Всё устроили к общему согласию. Тургенев со мною был довольно мил, а Ковалевский (большая толстая туша и враг нашему направлению) всё пристально смотрел на меня» (XXX. Кн. 1, 178).
5 июня в 2 часа дня пушкинские торжества открылись в зале Московской городской думы публичным заседанием комитета по сооружению памятника, посвященным приему делегаций, прибывших в Москву от различных учреждений и обществ. Достоевский присутствовал на этом заседании в качестве делегата от Славянского благотворительного общества, говорил с дочерью Пушкина, Островским, Тургеневым и др. (см. письмо Достоевского к жене от 5 июня). 6 июня утром происходило открытые памятника, в 2 ч. дня – торжественный акт в большом зале Московского университета, затем в 6 ч. – обед в зале Благородного собрания и там же литературно-музыкальный вечер. На этом вечере Достоевский вместо избранных им первоначально монолога «Скупого рыцаря» (чтение которого было передано актеру И. В. Самарину) и стихотворения Тютчева на смерть Пушкина прочел монолог Пимена из трагедии «Борис Годунов». 7 июня открылись двухдневные заседания Общества любителей российской словесности, где в этот день произнес свою речь о Пушкине Тургенев. После этого Обществом был устроен для участников торжества парадный обед. Речь Тургенева была воспринята Достоевским как «унижение» Пушкина, у которого Тургенев отнял «название национального поэта» (письмо к жене от 7 июня 1880 г. – XXX. Кн. 1, 182). Успех Тургенева у либерально настроенной публики и демократической молодежи, сделавший его героем первого дня заседаний, вызвали у Достоевского раздражение, открыто вылившееся в его только что названном письме. Готовясь вечером к произнесению на следующее утро своей речи, Достоевский еще раз пересматривает ее и нравственно настраивает себя на успешный исход своего публичного соревнования с Тургеневым. «Всё зависит от произведенного эффекта, – пишет он, волнуясь по поводу завтрашней речи, в полночь жене. – Долго жил, денег вышло довольно, но зато заложен фундамент будущего. Надо еще речь исправить, белье к завтраму приготовить. Завтра мой главный дебют. Боюсь, что не высплюсь. Боюсь припадка» (XXX. Кн. 1, 183).

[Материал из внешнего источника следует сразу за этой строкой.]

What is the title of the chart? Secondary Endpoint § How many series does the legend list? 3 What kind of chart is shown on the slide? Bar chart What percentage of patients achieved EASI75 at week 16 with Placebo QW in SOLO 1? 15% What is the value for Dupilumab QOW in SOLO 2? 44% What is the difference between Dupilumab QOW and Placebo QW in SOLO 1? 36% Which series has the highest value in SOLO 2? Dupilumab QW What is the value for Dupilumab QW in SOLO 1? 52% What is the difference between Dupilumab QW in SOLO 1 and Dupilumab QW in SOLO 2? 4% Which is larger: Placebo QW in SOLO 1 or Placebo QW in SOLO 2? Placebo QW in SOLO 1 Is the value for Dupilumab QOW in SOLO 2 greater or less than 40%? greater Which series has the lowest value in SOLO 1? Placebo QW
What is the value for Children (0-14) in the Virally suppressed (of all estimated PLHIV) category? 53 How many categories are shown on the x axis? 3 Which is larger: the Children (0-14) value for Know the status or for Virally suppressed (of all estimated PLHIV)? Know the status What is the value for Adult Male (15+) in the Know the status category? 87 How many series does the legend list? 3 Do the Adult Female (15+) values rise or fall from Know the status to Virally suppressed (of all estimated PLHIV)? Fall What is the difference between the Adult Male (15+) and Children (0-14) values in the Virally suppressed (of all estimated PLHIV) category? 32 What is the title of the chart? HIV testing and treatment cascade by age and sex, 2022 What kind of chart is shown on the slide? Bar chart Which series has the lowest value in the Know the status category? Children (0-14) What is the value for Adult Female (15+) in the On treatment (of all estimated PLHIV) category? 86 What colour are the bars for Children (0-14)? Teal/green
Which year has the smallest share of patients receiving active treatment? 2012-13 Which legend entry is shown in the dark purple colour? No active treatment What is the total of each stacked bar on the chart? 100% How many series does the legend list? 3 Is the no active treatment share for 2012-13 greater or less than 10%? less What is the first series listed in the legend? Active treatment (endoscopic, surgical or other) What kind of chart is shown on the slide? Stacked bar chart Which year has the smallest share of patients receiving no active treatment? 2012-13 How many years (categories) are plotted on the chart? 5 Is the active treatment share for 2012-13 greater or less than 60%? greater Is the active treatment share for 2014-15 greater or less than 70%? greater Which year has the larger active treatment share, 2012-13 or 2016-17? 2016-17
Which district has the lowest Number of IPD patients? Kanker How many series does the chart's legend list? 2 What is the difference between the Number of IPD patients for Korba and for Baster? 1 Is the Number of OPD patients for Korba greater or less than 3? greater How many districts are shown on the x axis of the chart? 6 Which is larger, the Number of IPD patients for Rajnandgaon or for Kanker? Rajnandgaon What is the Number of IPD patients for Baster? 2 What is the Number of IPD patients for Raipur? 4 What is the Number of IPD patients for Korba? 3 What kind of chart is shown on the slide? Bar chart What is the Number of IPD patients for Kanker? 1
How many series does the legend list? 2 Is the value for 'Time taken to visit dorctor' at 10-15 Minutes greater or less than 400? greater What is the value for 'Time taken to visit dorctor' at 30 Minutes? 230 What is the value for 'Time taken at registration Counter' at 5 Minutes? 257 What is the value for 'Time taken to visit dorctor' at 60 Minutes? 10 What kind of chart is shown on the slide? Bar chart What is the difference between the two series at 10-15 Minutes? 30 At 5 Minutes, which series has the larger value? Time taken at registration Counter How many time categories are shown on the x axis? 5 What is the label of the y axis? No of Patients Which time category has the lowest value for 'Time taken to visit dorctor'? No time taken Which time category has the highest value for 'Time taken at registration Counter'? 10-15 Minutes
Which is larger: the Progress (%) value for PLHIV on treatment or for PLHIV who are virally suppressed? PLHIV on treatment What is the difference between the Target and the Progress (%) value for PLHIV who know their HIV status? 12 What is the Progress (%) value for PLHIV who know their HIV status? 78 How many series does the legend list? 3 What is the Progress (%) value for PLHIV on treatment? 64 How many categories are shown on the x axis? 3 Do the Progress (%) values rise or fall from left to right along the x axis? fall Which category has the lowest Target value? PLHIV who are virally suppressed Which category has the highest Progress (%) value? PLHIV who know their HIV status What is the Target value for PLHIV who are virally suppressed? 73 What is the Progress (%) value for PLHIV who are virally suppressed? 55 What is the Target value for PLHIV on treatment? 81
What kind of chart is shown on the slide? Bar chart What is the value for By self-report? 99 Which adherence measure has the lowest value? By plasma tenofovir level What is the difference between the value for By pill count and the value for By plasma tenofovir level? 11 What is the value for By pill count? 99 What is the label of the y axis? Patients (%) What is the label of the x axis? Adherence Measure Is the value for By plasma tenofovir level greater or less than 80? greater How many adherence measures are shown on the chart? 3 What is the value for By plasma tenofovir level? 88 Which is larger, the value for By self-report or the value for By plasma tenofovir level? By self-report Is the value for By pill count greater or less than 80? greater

8 июня утром Достоевский произнес свою речь, ставшую, по общему мнению, кульминационным пунктом всего пушкинского праздника. В тот же день вечером Достоевский читал на завершавшем программу празднеств втором литературно-музыкальном вечере пушкинские «Пророк» и «Сказку о Медведихе», а через день, 10 июня утром, выехал из Москвы в Старую Руссу.